マイクル・コナリーやトマス・H・クックなどの有名どころもいます。
こういった様々な作家の短編集なら楽しめるんですよね。飽きが来ないから。
あと普段読まない作家の作品を読めるので興味の幅が広がるというのもあります。
今回気に入ったのは

  • ベフカルに雨は降り続ける(ジョン・ビゲネット)舞台が新鮮。
  • ファミリー・ゲーム(ブレンダン・デュボイズ)ジス・イズ・アメリカみたいな。

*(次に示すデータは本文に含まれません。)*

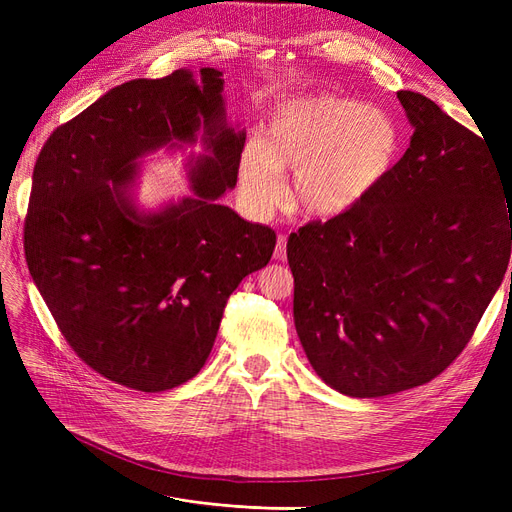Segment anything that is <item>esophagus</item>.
I'll return each mask as SVG.
<instances>
[{
	"label": "esophagus",
	"mask_w": 512,
	"mask_h": 512,
	"mask_svg": "<svg viewBox=\"0 0 512 512\" xmlns=\"http://www.w3.org/2000/svg\"><path fill=\"white\" fill-rule=\"evenodd\" d=\"M286 243H288L286 235H277V245H275V252H273L277 260L286 258Z\"/></svg>",
	"instance_id": "1"
}]
</instances>
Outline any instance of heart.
Listing matches in <instances>:
<instances>
[{
  "mask_svg": "<svg viewBox=\"0 0 512 512\" xmlns=\"http://www.w3.org/2000/svg\"><path fill=\"white\" fill-rule=\"evenodd\" d=\"M401 132L391 115L342 96H307L269 115L258 147L239 164L245 207L267 213L282 196V175L294 170L290 203L314 215L359 205L391 175Z\"/></svg>",
  "mask_w": 512,
  "mask_h": 512,
  "instance_id": "heart-1",
  "label": "heart"
}]
</instances>
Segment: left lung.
I'll use <instances>...</instances> for the list:
<instances>
[{
    "instance_id": "obj_1",
    "label": "left lung",
    "mask_w": 512,
    "mask_h": 512,
    "mask_svg": "<svg viewBox=\"0 0 512 512\" xmlns=\"http://www.w3.org/2000/svg\"><path fill=\"white\" fill-rule=\"evenodd\" d=\"M414 126L391 175L359 205L288 237L294 327L339 393L421 386L472 339L512 245V170L485 136L429 98L399 91ZM512 277V271H510Z\"/></svg>"
}]
</instances>
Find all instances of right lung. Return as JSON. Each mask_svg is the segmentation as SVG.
Wrapping results in <instances>:
<instances>
[{
    "mask_svg": "<svg viewBox=\"0 0 512 512\" xmlns=\"http://www.w3.org/2000/svg\"><path fill=\"white\" fill-rule=\"evenodd\" d=\"M222 72L134 79L61 123L40 149L25 260L70 348L96 374L143 393L194 378L226 301L275 250V230L218 198L237 185L245 134L226 128ZM206 126L197 196L143 219L125 188L135 158Z\"/></svg>",
    "mask_w": 512,
    "mask_h": 512,
    "instance_id": "1",
    "label": "right lung"
}]
</instances>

  • デトロイトから来た殺し屋(ジョー・ゴアズ)後味が良い。
  • 幻のチャンピオン(ジェイムズ・グレディ)時代が新鮮。
  • コバルト・ブルース(クラーク・ハワード)友情の物語。
  • 数を数える癖(フレッド・メルトン)少年と叔父が。
  • ハイスクール・スィートハートジョイス・キャロル・オーツ)奇妙な味。
  • ハーレム・ノクターン(ロバート・B・パーカー)格好良いなあ。
  • 夜の息抜き(F・X・トゥール)ボクシング・ノワール

特に夜の息抜きはすごいですね。ボクシングおよびトレーニングのデティールがすごい。
さすがに元本職だっただけのことはあります。
でももう亡くなってしまったんですよね、残念。
F・X・トゥール氏はクリント・イーストウッドが監督主演した『ミリオンダラー・ベイビー』の原作者でもあります。
69歳で作家デビューしたそうです。すごいなあ。